A few years I ago I prepared a brief for the Fellows on the American Planning Association (APA). At the time, I suggested that CIP could benefit from the kind of robust membership base enjoyed by APA – not just because it would strengthen CIP’s national role but because it would make economic sense. In view of the present difficulties faced by CIP, I am wondering if it is time to revisit the APA model.
To recap, APA has more than 40,000 members. Only one third of that number is “professional” – members of AICP. The rest are members of the interested public who sit on planning boards (including elected officials), community committees and the like. They participate in the business of the local chapters and turn up in droves at national conferences.

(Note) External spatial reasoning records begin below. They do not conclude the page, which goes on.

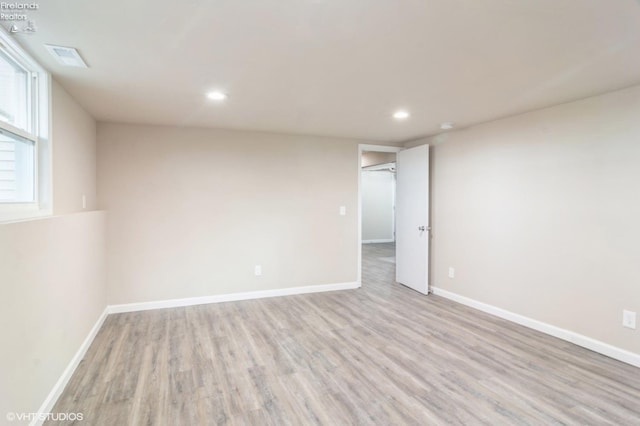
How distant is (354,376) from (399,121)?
9.12ft

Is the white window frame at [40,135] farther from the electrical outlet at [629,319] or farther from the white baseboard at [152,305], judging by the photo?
the electrical outlet at [629,319]

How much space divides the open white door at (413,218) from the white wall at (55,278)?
396 centimetres

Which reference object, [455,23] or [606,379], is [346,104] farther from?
[606,379]

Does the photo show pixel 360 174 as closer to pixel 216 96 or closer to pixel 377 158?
pixel 377 158

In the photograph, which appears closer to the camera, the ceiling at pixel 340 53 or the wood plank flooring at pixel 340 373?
the ceiling at pixel 340 53

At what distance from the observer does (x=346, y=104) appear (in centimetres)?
320

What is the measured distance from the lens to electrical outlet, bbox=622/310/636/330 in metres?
2.70

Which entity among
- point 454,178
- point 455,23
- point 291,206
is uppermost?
point 455,23

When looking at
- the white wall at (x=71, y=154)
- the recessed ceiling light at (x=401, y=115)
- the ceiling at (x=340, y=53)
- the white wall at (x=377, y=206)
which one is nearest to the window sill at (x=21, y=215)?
the white wall at (x=71, y=154)

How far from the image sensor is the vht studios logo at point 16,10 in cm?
157

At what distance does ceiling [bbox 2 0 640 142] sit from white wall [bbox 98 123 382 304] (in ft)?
2.60

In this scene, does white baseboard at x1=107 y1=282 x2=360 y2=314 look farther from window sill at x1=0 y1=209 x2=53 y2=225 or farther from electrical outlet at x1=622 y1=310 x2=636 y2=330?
electrical outlet at x1=622 y1=310 x2=636 y2=330

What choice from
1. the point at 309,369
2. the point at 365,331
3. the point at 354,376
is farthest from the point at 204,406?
the point at 365,331

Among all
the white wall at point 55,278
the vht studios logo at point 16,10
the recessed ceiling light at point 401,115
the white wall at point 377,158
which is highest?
the white wall at point 377,158
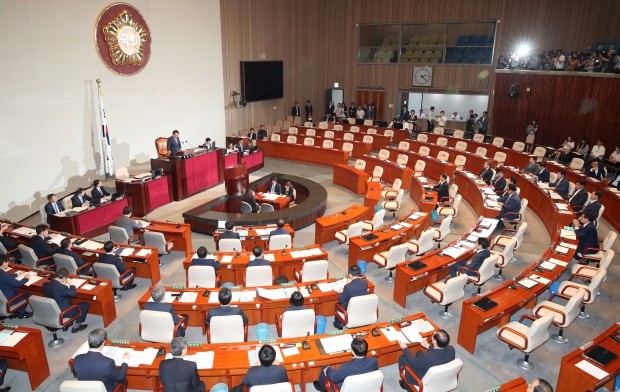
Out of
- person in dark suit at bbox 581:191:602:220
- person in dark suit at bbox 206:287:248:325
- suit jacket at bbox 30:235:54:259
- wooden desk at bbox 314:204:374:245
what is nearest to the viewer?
person in dark suit at bbox 206:287:248:325

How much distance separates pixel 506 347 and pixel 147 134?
14.4 meters

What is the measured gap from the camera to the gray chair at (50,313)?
663 cm

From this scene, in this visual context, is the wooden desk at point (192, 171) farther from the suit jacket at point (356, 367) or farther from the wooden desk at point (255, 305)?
the suit jacket at point (356, 367)

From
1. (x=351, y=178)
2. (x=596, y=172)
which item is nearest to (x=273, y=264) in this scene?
(x=351, y=178)

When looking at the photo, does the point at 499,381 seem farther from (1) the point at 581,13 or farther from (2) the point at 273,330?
(1) the point at 581,13

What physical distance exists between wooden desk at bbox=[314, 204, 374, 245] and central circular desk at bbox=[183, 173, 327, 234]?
3.85 feet

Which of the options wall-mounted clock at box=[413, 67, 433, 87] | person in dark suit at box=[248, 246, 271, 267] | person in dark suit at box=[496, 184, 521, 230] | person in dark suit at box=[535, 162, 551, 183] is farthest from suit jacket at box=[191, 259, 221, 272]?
wall-mounted clock at box=[413, 67, 433, 87]

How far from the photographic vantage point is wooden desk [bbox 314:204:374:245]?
10.9m

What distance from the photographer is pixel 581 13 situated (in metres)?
20.3

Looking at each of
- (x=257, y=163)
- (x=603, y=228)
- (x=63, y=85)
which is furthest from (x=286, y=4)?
(x=603, y=228)

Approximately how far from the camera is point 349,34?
26000mm

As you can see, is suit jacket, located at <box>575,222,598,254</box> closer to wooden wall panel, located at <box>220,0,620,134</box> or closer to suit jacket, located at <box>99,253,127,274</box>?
suit jacket, located at <box>99,253,127,274</box>

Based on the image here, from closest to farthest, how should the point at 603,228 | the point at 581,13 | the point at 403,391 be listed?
the point at 403,391 → the point at 603,228 → the point at 581,13

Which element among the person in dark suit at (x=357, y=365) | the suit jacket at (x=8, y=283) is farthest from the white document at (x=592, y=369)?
the suit jacket at (x=8, y=283)
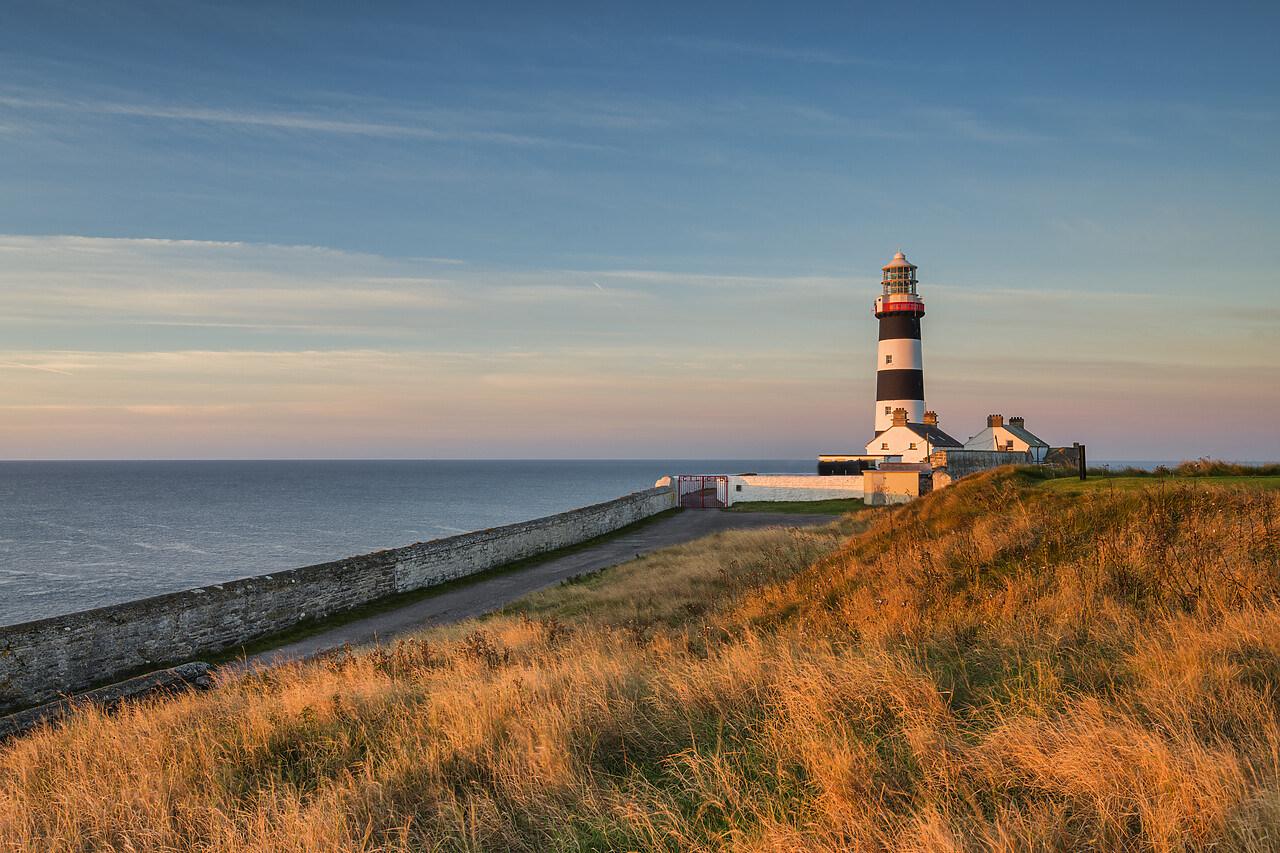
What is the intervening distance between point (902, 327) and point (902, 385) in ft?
12.0

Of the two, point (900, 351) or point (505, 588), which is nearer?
point (505, 588)

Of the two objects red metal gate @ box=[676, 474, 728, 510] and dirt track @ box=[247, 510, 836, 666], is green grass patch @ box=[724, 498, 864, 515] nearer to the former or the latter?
red metal gate @ box=[676, 474, 728, 510]

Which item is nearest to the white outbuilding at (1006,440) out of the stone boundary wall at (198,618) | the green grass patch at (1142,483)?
the green grass patch at (1142,483)

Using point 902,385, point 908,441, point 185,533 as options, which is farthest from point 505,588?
point 185,533

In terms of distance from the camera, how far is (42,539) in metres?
54.3

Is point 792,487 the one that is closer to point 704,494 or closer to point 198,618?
point 704,494

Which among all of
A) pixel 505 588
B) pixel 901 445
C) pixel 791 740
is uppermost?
pixel 901 445

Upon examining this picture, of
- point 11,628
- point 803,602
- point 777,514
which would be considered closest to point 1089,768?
point 803,602

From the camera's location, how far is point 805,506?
39.0 meters

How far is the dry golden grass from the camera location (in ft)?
10.9

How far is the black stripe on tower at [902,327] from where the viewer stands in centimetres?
4644

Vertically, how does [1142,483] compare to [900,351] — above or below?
below

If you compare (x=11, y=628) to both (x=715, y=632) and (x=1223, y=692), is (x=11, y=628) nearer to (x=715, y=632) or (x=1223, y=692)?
(x=715, y=632)

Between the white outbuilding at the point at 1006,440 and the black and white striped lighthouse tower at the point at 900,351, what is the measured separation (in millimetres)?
3808
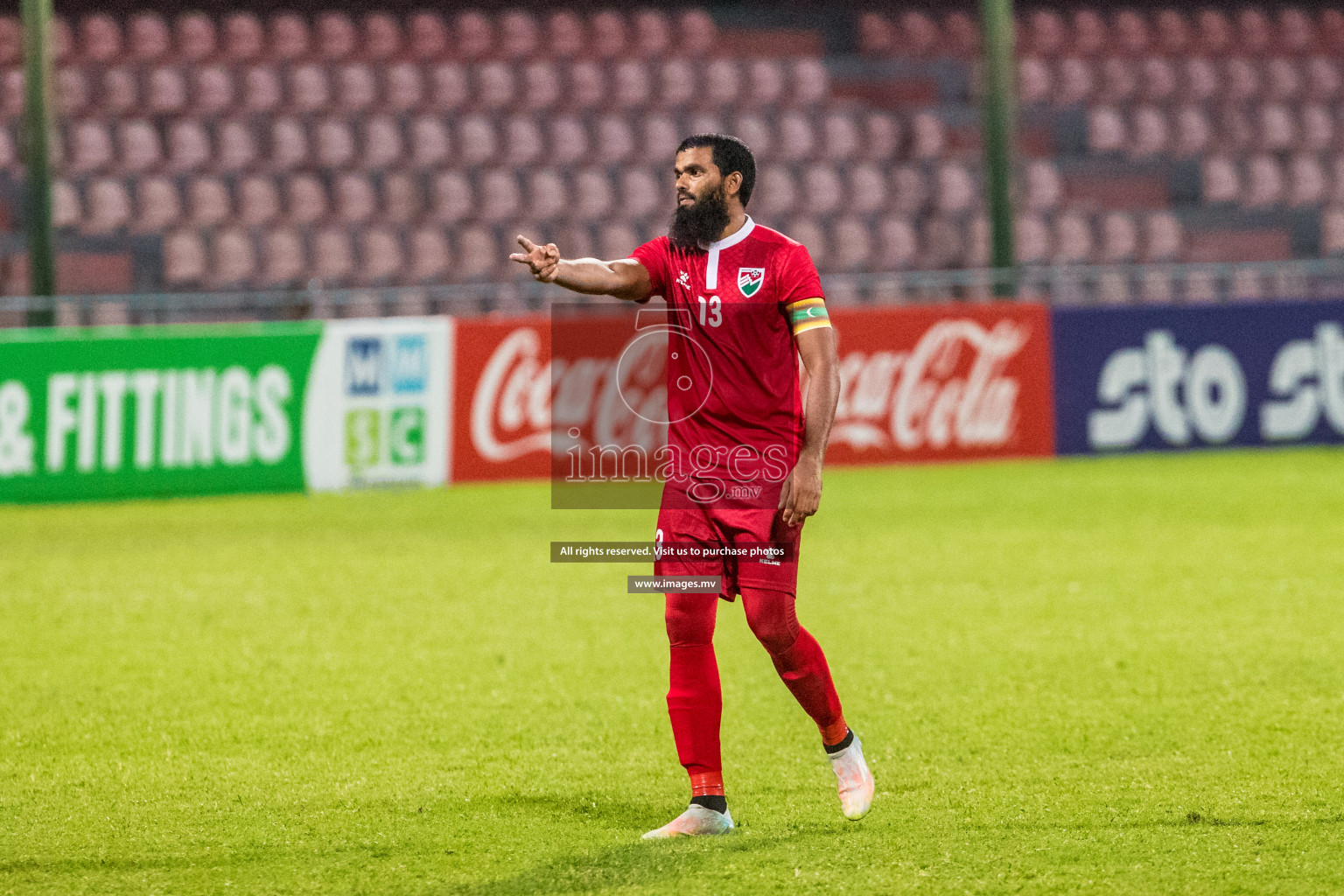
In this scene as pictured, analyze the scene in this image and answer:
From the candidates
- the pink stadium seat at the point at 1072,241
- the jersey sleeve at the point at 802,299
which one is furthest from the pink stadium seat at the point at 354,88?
the jersey sleeve at the point at 802,299

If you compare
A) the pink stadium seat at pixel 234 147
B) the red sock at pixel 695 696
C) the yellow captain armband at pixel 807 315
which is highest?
the pink stadium seat at pixel 234 147

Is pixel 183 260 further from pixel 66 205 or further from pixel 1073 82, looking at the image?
pixel 1073 82

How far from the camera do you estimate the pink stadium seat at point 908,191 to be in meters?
20.0

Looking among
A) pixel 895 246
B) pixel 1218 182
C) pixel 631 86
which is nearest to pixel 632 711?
pixel 895 246

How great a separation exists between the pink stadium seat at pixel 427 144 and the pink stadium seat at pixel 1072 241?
7.20m

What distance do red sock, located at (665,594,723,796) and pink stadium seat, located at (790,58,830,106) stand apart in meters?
16.8

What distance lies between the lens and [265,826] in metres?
4.82

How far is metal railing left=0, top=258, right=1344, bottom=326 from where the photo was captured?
548 inches

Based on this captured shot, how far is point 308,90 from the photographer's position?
766 inches

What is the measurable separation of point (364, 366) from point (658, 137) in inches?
303

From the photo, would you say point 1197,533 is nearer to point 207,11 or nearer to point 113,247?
point 113,247

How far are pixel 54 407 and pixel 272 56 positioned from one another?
8486 millimetres

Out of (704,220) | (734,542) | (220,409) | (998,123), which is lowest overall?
(734,542)

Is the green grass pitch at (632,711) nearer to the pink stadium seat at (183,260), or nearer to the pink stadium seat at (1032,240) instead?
the pink stadium seat at (183,260)
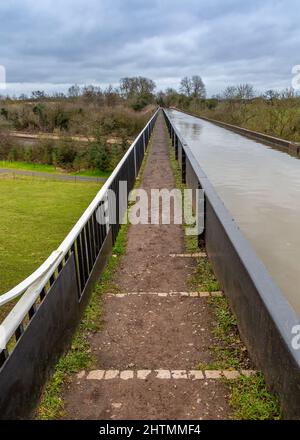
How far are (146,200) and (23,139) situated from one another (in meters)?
60.9

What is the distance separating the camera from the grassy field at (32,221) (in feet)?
26.6

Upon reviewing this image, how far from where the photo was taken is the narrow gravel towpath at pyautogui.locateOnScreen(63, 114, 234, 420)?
2474 millimetres

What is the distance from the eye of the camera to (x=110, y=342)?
10.6 feet

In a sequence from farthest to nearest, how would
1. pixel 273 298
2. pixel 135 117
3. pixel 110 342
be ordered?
pixel 135 117 < pixel 110 342 < pixel 273 298

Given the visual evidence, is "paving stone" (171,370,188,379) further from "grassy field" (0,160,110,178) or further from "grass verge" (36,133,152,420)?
"grassy field" (0,160,110,178)

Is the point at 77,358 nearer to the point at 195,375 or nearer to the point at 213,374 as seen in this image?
the point at 195,375

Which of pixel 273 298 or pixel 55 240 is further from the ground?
pixel 273 298

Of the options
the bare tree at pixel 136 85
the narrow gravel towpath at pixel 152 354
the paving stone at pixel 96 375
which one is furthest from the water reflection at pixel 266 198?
the bare tree at pixel 136 85

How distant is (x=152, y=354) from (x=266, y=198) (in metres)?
7.32

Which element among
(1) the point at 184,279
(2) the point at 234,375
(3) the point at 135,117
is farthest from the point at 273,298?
(3) the point at 135,117

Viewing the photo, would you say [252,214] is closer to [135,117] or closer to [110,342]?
[110,342]

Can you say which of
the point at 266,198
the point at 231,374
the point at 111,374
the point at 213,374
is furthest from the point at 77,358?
the point at 266,198

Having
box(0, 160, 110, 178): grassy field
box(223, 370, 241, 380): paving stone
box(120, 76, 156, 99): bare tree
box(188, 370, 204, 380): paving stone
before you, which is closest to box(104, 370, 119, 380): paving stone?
box(188, 370, 204, 380): paving stone

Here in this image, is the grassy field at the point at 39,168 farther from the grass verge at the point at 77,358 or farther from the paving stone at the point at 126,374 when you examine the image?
the paving stone at the point at 126,374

Even though their dues are modest, they collectively contribute handsomely to the APA budget.
I personally believe that CIP should remain as a membership organization. If CIP were to establish a “public” category of membership, engaging what I call the “interested public” in our planning debates, this would enhance the organization’s relevance and – if introduced with some subtlety – could help mend fences with what we use to call affiliates (someone please come up with a better acronym than PTIA – Google thinks a PTIA is a preferential trade and investment agreement!).
The planning profession is not immune to the demographic shift underway. We continue to graduate scores of planners every year. If we realistically expect this new generation of planners to be active members of the profession, it is important that CIP demonstrate it is connected to the communities they – and we – all call home.
Emphasizing bold over bland could be a way forward for the Institute.